Less and less the Cinderella of Beethoven’s concertos, the Triple comes these days in a number of high-profile versions, as well as a variety of vintage readings going back to Böhm, Fricsay, Golovanov and Toscanini. None though can claim the shock value of this latest foray. Here we are, settling in to the great unharmonised cello/bass tune of the opening – resonances that first came my direction through the (similarly paced) 1958 Abbey Road Philharmonia recording with Oborin, Oistrakh and Knushevitsky under Sargent [HMV Classics 77 67796 2; Asi 69331]. Bar 8, less than 15 seconds in - and Zinman’s touch comes into play, cellos and basses starting their trill not on the customary principal note (A) but the upper (B), heightening the tension with the second violin and viola C a tenth above. A rude awakening. Subsequent sforzandi and crescendi maintain the full-throated approach, at the strings of the orchestra reduced only marginally from their normal strength.Ideally focused, the solo trio excels throughout, Mørk evidently enjoying the most taxing of the three parts, and Bronfman living a calmer, more self-effacing role than in his Sony period. A more intoxicating, lyrically poetic, elegantly mannered middle-period Beethoven you could not wish for. With a lingering Largo and aristocratically stepping Polacca, the orchestra contributing as much to the ‘solo’ picture as the concertino, this is a release at one with the composer’s vision.

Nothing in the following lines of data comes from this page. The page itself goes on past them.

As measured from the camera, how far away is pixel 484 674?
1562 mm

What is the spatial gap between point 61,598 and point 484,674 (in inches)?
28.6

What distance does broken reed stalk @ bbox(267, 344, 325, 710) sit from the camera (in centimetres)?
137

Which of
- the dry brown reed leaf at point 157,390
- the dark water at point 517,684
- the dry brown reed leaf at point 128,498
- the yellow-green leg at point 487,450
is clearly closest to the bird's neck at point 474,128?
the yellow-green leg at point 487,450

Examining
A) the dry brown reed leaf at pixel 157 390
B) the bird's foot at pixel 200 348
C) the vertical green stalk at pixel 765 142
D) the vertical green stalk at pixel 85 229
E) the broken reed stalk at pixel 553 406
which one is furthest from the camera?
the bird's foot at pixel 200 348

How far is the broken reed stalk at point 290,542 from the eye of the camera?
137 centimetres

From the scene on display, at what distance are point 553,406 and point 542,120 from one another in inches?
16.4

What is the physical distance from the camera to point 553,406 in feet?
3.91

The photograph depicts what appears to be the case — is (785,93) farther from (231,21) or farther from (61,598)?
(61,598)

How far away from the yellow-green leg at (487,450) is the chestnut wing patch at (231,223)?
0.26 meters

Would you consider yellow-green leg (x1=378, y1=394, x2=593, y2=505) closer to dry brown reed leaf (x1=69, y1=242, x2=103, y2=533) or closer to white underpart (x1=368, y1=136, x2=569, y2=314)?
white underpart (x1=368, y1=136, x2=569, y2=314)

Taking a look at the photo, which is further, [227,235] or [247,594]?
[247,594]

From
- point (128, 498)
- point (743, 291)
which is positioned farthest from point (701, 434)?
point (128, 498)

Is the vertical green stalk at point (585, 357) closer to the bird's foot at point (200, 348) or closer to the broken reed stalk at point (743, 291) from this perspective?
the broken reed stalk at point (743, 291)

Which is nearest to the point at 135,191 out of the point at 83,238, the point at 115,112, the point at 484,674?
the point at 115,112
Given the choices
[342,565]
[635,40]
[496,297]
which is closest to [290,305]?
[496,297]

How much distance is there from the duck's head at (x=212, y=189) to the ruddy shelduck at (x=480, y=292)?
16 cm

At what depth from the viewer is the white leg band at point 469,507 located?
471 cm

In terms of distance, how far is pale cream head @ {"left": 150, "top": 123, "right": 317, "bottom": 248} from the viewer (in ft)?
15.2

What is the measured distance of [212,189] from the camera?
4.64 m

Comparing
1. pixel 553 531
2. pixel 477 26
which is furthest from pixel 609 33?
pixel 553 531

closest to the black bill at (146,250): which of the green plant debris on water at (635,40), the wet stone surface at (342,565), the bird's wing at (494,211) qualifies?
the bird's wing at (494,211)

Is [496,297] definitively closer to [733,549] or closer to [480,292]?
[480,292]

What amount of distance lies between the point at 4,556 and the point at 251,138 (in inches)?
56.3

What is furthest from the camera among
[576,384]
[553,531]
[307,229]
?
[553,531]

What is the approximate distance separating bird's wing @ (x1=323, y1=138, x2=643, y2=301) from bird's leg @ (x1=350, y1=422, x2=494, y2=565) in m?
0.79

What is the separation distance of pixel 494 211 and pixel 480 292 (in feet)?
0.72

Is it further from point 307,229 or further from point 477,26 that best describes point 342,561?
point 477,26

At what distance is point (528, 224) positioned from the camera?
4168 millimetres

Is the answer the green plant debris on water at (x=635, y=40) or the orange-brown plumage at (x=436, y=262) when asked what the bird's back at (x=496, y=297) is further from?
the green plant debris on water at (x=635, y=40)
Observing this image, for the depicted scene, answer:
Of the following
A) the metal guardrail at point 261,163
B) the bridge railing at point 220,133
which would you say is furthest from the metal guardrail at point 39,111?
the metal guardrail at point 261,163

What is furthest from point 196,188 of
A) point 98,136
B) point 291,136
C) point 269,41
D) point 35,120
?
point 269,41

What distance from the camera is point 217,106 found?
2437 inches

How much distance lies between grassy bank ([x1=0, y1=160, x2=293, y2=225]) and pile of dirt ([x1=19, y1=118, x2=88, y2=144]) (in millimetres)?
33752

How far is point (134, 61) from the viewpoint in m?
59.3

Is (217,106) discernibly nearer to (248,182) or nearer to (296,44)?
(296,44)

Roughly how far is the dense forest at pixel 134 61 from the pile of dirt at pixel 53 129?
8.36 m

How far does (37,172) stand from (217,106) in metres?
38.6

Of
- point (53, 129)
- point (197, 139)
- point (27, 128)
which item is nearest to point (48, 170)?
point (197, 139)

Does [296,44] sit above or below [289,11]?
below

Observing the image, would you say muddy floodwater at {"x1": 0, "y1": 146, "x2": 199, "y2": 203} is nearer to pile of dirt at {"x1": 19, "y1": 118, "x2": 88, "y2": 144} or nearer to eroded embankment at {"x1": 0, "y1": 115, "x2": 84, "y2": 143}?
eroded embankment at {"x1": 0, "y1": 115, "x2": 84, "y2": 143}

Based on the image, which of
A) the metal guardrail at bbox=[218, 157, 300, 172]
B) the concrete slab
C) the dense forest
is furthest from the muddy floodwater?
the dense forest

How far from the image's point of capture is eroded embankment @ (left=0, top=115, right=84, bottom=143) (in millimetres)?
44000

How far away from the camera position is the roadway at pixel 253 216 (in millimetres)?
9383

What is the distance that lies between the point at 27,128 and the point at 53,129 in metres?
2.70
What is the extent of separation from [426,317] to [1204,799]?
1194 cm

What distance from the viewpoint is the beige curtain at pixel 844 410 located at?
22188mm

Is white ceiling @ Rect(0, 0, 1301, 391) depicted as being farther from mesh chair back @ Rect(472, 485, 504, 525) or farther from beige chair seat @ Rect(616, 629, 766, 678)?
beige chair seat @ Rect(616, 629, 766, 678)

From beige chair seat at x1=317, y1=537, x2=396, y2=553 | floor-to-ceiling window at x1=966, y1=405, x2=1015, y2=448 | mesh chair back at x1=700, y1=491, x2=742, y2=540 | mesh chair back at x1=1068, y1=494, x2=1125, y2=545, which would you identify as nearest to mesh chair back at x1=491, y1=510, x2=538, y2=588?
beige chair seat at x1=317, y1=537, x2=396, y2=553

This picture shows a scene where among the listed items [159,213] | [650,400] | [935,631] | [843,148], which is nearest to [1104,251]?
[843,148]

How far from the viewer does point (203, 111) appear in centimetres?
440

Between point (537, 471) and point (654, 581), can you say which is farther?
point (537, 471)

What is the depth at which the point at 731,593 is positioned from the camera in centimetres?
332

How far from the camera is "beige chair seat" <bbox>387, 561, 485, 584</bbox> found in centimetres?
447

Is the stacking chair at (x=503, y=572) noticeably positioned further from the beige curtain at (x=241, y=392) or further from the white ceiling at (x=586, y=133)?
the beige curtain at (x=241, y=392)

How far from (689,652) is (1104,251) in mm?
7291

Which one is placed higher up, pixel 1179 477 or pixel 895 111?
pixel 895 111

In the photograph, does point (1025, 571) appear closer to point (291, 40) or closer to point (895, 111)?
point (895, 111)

The Septet, in which Shaham and Mørk join members of the Tonhalle, is more delightful than I can recall in a long while. A wonderful symmetry of late 18th century symphony, serenade and solo flight, harmoniously structured and affectionately phrased - 'the famous Herr Ludwig van Beethoven', 'son of the morning, glorying in his power', purveying music for public consumption with a charm and poise equalling the Mozarts and Wents of the Habsburg realm he was to dominate. Gracious melody, gracious playing, gracious recording, evocatively bloomed.